That ain’t right. It’s damn vexing, and it only seems to be getting worse. To be sure, my wife and I are wondering what we’ve done wrong to cause this and what we should or shouldn’t do to solve it. But in the meantime, taking away some of the kids’ Nintendo DS privileges seemed a logical stopover en route to the next parenting solution station.

Over the next couple of hours, the kids hardly snapped out of their funk.

At the end of the afternoon, we went to see my 101-year-old grandmother, who is deteriorating rapidly now in a manner that is difficult to take, especially for my father. It was not an easy place for any of us, including single-digit age children who, for the first time in their lives, are face to face with someone whose mind and body are failing.

But when we had all but given up hope on the kids salvaging the day, they came alive.
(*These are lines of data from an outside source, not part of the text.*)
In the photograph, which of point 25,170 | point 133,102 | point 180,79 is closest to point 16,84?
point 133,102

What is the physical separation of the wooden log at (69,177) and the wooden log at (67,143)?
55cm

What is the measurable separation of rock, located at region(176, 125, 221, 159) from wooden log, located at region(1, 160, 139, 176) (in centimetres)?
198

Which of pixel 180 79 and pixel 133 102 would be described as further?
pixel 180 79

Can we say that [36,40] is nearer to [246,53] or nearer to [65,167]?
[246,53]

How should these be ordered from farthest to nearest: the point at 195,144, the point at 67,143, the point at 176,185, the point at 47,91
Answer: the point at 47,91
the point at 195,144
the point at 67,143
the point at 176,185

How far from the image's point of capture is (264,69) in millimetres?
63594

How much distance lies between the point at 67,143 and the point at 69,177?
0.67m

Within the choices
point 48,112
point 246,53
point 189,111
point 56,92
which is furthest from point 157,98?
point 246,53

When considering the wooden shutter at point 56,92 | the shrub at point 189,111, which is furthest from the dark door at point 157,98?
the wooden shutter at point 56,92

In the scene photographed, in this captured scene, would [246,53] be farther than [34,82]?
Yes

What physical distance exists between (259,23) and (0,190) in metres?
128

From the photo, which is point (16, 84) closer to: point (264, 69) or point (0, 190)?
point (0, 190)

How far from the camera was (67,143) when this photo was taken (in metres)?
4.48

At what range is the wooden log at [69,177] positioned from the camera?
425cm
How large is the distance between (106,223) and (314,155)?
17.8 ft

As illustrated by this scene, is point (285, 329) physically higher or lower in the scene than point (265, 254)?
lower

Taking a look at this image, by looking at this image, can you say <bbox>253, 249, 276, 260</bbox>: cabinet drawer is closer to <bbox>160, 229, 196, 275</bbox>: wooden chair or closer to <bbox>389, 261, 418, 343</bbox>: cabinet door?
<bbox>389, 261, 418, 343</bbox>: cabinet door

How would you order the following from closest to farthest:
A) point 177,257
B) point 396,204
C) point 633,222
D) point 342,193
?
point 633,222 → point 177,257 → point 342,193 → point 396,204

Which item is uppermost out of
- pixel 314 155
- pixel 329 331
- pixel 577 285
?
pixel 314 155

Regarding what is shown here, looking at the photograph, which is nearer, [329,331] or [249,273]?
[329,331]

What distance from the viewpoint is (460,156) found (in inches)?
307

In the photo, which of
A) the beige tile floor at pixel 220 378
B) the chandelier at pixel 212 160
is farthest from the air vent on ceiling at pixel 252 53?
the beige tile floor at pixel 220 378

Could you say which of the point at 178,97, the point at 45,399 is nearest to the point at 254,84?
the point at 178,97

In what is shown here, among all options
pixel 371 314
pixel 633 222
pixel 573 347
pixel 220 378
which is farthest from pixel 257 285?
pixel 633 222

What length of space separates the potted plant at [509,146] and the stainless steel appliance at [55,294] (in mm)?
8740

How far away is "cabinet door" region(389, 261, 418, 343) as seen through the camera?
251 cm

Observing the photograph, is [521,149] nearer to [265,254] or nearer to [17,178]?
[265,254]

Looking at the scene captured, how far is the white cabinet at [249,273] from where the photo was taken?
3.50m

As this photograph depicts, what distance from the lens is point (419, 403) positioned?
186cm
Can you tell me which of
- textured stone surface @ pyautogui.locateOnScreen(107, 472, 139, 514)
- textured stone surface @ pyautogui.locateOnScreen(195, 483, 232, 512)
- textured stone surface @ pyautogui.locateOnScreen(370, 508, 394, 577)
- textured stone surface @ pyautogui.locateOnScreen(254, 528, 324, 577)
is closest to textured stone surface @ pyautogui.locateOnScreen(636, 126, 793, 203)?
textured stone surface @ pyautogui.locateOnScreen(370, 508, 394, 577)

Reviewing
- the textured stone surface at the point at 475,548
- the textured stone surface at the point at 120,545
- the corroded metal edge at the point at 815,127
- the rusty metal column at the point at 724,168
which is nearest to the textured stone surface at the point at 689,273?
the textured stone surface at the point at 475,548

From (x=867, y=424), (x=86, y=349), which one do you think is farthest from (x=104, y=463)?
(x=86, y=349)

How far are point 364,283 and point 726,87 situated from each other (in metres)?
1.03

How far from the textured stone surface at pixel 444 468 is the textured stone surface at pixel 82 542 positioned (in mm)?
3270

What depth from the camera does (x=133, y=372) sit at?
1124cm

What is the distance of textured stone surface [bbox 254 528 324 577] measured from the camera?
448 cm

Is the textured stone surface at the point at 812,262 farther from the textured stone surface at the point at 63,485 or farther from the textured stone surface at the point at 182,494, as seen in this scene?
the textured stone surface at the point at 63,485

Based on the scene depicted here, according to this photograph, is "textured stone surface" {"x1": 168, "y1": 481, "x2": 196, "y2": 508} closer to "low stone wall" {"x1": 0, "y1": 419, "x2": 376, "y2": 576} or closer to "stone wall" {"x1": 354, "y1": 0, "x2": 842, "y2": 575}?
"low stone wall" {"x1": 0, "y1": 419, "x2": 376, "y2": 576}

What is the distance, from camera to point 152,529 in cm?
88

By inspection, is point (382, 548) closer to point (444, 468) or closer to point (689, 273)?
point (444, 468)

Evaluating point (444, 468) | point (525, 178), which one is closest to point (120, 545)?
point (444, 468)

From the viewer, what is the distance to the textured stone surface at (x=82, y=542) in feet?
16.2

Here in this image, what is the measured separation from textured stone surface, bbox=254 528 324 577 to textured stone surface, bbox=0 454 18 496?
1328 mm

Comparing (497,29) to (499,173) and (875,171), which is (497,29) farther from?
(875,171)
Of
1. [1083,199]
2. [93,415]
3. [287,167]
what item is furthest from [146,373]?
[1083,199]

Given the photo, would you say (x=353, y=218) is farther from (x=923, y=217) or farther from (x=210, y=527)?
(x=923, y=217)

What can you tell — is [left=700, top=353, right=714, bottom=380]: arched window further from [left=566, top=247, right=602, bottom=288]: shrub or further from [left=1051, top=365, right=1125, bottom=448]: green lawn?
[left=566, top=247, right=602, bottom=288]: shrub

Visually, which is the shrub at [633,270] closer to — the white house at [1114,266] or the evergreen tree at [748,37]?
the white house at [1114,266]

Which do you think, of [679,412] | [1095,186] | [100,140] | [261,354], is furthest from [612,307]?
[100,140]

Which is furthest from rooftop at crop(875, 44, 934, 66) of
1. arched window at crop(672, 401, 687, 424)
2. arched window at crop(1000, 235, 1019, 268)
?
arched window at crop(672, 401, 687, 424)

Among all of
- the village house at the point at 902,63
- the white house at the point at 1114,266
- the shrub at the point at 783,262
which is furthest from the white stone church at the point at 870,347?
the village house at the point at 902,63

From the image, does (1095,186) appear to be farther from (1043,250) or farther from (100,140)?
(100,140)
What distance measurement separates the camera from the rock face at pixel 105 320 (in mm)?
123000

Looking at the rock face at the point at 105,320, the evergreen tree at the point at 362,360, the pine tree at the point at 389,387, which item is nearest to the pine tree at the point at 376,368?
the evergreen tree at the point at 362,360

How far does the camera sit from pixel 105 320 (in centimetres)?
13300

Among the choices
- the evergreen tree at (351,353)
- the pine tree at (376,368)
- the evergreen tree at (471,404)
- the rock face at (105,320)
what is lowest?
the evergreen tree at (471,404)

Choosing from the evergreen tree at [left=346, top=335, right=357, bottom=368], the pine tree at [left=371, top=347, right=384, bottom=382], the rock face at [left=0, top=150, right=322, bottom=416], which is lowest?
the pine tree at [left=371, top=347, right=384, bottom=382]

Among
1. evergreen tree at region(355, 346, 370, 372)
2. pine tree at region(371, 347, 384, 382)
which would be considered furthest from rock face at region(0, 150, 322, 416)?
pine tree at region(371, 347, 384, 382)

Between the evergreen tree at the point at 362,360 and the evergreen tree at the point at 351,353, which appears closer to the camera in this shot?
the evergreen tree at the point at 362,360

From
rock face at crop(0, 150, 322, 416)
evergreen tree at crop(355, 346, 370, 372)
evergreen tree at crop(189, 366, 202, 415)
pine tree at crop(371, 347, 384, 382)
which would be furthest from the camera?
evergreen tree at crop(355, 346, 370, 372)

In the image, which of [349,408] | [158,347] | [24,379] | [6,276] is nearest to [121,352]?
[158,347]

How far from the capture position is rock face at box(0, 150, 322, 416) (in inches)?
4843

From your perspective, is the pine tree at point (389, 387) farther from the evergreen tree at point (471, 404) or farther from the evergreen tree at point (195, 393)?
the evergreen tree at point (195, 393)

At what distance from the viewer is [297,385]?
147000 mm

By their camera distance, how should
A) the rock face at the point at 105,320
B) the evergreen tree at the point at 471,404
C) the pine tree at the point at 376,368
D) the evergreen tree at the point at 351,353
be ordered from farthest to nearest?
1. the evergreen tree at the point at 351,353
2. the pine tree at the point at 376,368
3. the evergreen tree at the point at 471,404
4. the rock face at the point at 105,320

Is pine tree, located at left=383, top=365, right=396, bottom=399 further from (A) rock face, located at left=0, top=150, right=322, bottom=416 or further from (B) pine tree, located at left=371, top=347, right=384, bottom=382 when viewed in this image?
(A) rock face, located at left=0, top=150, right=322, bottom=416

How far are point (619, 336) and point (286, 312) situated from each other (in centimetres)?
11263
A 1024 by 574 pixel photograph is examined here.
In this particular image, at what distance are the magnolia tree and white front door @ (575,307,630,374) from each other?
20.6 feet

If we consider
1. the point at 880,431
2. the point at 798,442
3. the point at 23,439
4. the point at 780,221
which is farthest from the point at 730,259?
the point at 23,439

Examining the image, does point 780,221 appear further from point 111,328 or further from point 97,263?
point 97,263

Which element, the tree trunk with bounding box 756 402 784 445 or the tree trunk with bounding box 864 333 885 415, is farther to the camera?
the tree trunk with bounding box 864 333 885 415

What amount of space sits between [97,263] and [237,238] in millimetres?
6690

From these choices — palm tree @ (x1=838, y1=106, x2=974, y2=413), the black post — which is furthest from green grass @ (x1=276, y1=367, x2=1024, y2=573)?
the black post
They were not only friendly, but they went and put their piano lessons to tremendous use, playing an impromptu mini-concert for Grandma Sue and a few others at the assisted living home, something so wonderful that thinking about it now does something to my head that I can’t find the words to describe. They did something for this woman, who whom they essentially can no longer communicate with through words because of her hearing and speech decline, that I could never do.

I hope I’ll never forget that moment. I know I won’t forget, at least until my mind goes, the look on my grandmother’s face as we were leaving, a look of direct melancholy but also of one that had been engaged in the world at least one more time.

Anyway, I started writing this tonight after the Dodgers took a 5-1 lead against Colorado and reached this final paragraph with the scorer 8-2, on the way to what hopefully for them and their fans will be their third straight authoritative victory, with the plan of drawing a connection of how quickly simmering frustration can turn to elation. That seems a bit forced now that I’ve gotten to this point, so all I’ll say now is that I’ll never cease to be surprised by how often I can be surprised, much less blown away.